Researcher Jeong added, "Only the three major German automakers?Mercedes-Benz, BMW, Audi?and American EV companies like Rivian will be relatively free from price reduction pressures," and "WCP is supplying materials intensively to luxury OEM EVs through Samsung SDI, so sales and profits are expected to grow steadily."
He also noted, "North American EV models have reached a point where they must exclude Chinese-made separators to avoid Foreign Entity of Concern (FEoC) regulations under the U.S. Inflation Reduction Act (IRA)," and predicted, "WCP is likely to benefit relatively more from U.S. policies."
Based on this analysis, Shinhan Investment Corp. projected WCP’s sales this year to increase by 23% year-on-year to 374.5 billion KRW, and operating profit to rise by 12% to 43.7 billion KRW.

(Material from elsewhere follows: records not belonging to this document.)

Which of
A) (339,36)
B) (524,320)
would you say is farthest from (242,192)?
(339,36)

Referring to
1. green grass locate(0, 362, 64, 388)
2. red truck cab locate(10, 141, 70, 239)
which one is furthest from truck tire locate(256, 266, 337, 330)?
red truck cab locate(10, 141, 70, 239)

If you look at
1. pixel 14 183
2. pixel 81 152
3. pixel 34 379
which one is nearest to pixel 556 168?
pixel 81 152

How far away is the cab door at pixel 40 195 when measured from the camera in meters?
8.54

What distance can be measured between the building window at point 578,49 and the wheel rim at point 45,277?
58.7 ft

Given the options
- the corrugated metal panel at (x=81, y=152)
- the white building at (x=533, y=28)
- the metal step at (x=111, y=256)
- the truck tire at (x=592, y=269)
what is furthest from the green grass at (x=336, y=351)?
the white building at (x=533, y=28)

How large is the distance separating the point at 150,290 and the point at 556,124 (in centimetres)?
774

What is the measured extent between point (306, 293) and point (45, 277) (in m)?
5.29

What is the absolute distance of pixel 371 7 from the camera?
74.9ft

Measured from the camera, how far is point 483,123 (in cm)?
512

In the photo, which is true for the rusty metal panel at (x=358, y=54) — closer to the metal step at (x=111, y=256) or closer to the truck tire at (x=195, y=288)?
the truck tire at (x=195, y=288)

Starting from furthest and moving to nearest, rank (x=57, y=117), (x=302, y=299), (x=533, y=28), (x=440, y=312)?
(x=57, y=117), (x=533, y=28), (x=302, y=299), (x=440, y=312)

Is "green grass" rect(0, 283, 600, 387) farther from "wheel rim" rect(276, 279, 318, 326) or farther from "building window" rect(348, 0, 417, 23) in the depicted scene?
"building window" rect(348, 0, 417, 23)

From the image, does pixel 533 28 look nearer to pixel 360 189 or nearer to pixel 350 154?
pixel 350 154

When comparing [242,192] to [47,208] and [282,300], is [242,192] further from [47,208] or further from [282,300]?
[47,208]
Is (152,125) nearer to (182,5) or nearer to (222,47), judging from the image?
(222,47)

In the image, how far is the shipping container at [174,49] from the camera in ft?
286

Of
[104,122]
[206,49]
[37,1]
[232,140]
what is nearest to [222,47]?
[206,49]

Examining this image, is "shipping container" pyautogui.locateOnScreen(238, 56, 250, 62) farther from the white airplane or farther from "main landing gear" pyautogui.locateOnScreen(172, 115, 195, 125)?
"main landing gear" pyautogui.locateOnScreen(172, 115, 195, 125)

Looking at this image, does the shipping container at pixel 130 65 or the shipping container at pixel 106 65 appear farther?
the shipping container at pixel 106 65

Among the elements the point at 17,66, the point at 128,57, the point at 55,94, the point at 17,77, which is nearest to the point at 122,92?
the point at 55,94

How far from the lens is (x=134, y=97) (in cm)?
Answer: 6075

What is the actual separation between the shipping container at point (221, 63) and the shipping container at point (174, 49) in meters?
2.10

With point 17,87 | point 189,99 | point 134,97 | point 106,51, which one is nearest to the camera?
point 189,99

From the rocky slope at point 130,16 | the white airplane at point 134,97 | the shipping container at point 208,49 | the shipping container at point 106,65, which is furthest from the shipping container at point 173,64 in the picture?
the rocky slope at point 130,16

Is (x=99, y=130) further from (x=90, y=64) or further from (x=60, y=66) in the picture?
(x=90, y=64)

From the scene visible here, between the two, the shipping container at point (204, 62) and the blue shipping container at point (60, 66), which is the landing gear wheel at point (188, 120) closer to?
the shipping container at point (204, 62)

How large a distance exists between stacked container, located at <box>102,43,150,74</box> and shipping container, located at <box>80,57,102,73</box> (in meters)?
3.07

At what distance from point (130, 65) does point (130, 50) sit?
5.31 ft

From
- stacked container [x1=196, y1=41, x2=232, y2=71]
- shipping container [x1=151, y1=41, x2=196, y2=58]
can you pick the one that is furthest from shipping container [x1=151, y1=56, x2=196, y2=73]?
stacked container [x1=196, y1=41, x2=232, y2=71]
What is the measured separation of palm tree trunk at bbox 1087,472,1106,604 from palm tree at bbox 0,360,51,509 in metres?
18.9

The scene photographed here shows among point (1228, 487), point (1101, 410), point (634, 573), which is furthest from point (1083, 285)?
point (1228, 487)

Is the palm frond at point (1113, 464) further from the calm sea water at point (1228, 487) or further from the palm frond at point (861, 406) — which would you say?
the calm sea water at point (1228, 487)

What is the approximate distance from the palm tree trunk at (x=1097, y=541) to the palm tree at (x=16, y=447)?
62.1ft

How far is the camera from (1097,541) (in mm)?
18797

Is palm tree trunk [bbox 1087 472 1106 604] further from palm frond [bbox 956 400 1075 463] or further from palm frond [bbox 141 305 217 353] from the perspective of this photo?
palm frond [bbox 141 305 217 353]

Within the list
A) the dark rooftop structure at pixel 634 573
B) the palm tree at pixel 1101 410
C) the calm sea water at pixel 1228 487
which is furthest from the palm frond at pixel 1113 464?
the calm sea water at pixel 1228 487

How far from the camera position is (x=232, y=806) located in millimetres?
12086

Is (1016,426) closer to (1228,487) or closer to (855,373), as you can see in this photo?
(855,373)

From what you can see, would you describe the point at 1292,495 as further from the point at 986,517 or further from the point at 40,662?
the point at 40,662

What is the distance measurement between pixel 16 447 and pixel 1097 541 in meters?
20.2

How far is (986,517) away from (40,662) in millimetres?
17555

Meanwhile, during the Q4 earnings conference call last year, WCP anticipated that sales of prismatic and cylindrical EV battery separators would grow significantly, expecting this year’s sales to increase by 20-30% compared to last year. They also stated, "The expanding plant in Hungary could start mass production as early as Q2 next year, and the North American market will be entered by early next year at the latest."